▶ ABOUT THIS EXERCISE: Please repeat, from the entries that follow, the lines from the one containing "Vendredi 30 octobre" through the one containing "Dans ces périodes" exactly, adding nothing.

▶ EXTRACTED MATERIAL:
^^^^^^^^

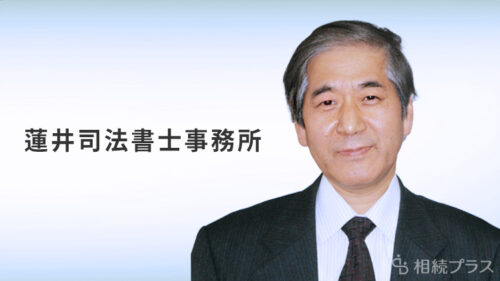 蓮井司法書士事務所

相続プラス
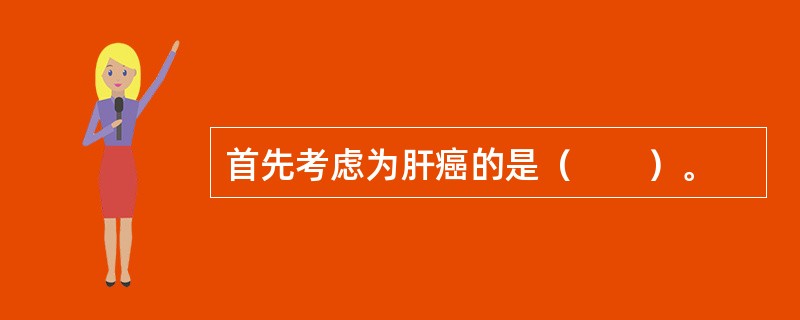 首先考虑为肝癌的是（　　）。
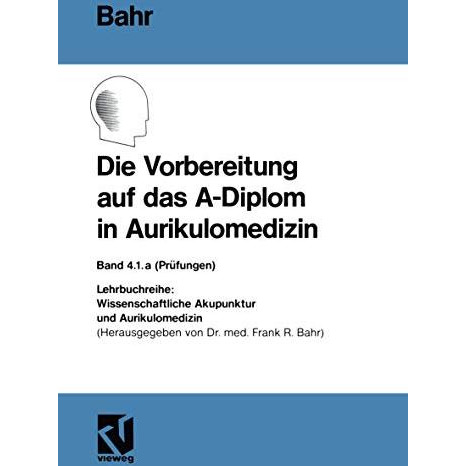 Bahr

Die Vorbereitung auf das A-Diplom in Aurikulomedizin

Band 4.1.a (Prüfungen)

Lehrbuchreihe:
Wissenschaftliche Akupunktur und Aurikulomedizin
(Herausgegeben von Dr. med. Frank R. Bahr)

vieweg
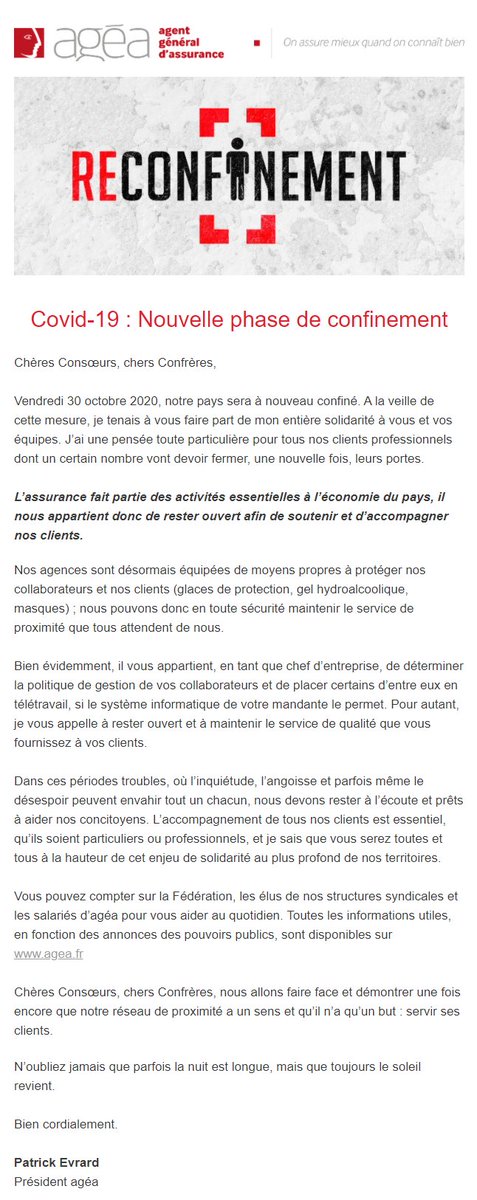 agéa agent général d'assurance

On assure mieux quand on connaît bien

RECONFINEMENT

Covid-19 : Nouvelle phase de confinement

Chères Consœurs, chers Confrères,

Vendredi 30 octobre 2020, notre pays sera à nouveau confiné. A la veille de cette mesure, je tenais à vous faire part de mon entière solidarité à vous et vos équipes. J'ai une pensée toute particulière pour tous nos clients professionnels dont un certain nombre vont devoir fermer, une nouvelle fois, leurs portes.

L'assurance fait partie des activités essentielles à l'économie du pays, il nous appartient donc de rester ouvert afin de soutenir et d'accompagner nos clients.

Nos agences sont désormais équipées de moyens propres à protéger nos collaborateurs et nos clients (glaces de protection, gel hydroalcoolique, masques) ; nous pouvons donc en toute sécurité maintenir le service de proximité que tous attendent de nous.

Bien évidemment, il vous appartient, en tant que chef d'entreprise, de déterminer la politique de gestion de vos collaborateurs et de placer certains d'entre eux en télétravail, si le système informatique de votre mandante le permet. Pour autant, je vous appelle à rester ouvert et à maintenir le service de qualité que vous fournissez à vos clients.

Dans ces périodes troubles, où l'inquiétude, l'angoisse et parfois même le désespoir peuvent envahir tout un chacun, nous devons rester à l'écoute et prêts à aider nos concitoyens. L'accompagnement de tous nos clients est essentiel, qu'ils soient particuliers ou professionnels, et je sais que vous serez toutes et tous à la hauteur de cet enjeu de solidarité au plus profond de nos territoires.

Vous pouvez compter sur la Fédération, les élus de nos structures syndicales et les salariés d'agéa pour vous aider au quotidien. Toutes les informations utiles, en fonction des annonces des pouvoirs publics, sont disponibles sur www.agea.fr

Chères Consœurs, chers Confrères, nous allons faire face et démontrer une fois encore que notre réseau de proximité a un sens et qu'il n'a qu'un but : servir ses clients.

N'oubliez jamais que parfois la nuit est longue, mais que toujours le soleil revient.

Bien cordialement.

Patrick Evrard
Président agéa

^^^^^^^^

▶ RESPONSE:
Vendredi 30 octobre 2020, notre pays sera à nouveau confiné. A la veille de cette mesure, je tenais à vous faire part de mon entière solidarité à vous et vos équipes. J'ai une pensée toute particulière pour tous nos clients professionnels dont un certain nombre vont devoir fermer, une nouvelle fois, leurs portes.

L'assurance fait partie des activités essentielles à l'économie du pays, il nous appartient donc de rester ouvert afin de soutenir et d'accompagner nos clients.

Nos agences sont désormais équipées de moyens propres à protéger nos collaborateurs et nos clients (glaces de protection, gel hydroalcoolique, masques) ; nous pouvons donc en toute sécurité maintenir le service de proximité que tous attendent de nous.

Bien évidemment, il vous appartient, en tant que chef d'entreprise, de déterminer la politique de gestion de vos collaborateurs et de placer certains d'entre eux en télétravail, si le système informatique de votre mandante le permet. Pour autant, je vous appelle à rester ouvert et à maintenir le service de qualité que vous fournissez à vos clients.

Dans ces périodes troubles, où l'inquiétude, l'angoisse et parfois même le désespoir peuvent envahir tout un chacun, nous devons rester à l'écoute et prêts à aider nos concitoyens. L'accompagnement de tous nos clients est essentiel, qu'ils soient particuliers ou professionnels, et je sais que vous serez toutes et tous à la hauteur de cet enjeu de solidarité au plus profond de nos territoires.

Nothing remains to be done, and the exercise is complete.